Não é possível combater seriamente o vírus da Covid-19 sem combater outro “vírus” terrível, os chamados planos de austeridade, impostos pela troika nos últimos anos. Como também é preciso se dizer, com “todas as letras”, que a pandemia é uma das consequências mais visíveis da terrível crise ambiental imposta pela produção desenfreada do capitalismo, que visa apenas o lucro, trazendo uma cada vez maior destruição da natureza.

A pandemia demonstrou as consequências mais nefastas da ganância capitalista e da crise deste sistema econômico, com seus brutais efeitos na vida da maioria dos povos e para a própria existência do planeta. Não há saída indolor. Mais do que nunca se revela necessário e urgente que o 1% de super-ricos, especialmente as grandes empresas e bancos, percam pelo menos parte de seus lucros exorbitantes para que se recomponha e se amplie uma política de efetiva proteção social da maioria, por exemplo, com um aumento significativo de investimentos sociais e na geração de empregos.

Se os grandes capitalistas seguirem ganhando com a crise, a vida da classe trabalhadora, principalmente dos imigrantes, dos negros e negras, das mulheres e da população LGBTQIA+, só vai piorar. A própria defesa do nosso planeta exige o combate permanente a ganância pelo lucro dos grandes capitalistas. 

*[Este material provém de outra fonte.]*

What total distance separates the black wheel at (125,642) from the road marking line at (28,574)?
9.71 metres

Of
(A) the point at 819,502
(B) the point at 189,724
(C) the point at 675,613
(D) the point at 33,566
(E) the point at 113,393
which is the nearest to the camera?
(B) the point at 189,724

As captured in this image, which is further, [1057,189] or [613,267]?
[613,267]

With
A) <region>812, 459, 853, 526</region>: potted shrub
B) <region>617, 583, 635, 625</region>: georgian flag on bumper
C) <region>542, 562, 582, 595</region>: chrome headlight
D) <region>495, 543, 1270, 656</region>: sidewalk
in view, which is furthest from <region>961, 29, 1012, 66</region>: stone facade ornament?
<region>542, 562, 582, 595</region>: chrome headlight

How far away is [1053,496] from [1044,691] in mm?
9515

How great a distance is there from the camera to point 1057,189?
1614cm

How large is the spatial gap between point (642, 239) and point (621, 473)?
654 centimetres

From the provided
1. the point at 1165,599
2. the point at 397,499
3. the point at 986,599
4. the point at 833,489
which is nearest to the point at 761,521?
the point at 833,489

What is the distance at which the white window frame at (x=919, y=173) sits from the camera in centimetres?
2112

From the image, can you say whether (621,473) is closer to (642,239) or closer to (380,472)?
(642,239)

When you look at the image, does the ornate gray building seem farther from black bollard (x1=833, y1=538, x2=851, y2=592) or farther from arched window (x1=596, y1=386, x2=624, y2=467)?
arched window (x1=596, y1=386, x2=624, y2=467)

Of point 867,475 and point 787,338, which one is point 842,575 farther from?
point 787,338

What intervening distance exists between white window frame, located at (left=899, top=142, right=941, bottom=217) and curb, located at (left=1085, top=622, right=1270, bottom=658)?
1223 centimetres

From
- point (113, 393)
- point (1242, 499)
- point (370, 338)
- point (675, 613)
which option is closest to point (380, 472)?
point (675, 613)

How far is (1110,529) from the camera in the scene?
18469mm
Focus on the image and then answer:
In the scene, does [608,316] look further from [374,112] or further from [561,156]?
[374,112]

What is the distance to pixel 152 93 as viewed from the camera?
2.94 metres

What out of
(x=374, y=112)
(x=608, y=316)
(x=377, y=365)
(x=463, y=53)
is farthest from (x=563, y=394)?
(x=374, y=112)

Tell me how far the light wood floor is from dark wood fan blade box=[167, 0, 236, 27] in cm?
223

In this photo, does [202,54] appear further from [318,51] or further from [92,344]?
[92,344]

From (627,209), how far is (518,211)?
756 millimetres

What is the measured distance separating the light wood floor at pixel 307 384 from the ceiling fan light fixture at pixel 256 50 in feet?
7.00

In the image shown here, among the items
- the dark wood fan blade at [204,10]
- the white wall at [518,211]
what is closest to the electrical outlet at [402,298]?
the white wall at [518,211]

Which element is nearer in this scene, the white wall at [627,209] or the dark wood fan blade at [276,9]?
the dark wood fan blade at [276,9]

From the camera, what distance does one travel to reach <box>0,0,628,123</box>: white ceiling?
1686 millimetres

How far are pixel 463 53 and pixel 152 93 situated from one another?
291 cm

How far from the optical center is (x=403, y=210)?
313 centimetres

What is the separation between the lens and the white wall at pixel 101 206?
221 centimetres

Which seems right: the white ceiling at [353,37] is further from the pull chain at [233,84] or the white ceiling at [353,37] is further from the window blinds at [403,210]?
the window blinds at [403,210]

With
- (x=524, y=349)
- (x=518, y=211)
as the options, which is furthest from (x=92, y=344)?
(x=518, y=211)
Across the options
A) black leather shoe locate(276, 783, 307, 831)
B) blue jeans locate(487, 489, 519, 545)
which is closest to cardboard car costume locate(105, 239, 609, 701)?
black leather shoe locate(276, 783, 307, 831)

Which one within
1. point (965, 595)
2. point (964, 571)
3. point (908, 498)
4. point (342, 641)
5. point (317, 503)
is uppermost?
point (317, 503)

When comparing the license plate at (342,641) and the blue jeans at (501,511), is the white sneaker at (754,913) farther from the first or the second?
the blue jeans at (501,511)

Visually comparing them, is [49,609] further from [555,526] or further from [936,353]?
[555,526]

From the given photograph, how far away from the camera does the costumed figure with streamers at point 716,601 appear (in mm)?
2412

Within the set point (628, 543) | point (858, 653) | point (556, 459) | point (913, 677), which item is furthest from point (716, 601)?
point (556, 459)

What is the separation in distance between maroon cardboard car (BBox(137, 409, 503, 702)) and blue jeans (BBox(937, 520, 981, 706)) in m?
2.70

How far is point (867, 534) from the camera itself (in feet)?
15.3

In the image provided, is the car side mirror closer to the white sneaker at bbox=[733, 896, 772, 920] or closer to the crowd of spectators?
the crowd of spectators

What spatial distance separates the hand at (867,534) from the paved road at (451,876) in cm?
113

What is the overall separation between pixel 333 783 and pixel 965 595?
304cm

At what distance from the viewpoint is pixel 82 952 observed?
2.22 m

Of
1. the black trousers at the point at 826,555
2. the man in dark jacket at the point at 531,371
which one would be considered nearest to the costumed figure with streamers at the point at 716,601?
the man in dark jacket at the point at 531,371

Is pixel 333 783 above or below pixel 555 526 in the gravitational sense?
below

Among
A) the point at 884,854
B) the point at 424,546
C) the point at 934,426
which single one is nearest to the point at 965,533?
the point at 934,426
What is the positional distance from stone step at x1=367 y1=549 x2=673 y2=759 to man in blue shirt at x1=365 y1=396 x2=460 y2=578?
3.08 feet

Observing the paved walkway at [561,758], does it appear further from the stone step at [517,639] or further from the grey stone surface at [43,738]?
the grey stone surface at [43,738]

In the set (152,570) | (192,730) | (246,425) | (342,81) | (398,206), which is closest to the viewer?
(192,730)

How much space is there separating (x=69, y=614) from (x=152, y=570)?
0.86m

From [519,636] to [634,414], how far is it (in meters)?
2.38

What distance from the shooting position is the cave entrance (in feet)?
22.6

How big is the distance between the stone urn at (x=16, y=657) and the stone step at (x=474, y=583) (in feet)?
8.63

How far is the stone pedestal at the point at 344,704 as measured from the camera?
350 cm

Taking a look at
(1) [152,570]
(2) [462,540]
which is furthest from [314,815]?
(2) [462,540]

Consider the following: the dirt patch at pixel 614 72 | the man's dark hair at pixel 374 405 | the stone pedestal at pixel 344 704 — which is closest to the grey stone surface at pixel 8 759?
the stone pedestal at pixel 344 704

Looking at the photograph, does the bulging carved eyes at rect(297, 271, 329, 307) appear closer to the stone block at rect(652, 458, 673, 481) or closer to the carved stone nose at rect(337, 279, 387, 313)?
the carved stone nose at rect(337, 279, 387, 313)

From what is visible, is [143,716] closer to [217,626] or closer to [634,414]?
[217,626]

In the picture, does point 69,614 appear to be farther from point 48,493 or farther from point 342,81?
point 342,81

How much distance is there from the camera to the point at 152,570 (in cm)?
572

A profundidade da crise desnudada pela pandemia vem demonstrando que mesmo experiências de governo que apenas criticam de forma tímida, pontual e limitada os planos de austeridade da União Europeia irão fracassar diante da gravidade da crise social que já existe hoje e deve se aprofundar nos próximos meses.

Inclusive, o combate prioritário aos projetos ultra-autoritários de extrema direita e neofascistas, exige dos socialistas a afirmação de uma saída programática oposta, anticapitalista. Nosso objetivo principal deve ser ampliar o diálogo, a organização e a mobilização dos explorados e oprimidos. E, para isso, devemos apresentar a todo o momento medidas de transição bem concretas que busquem proteger a vida e os direitos sociais e democráticos da maioria do povo.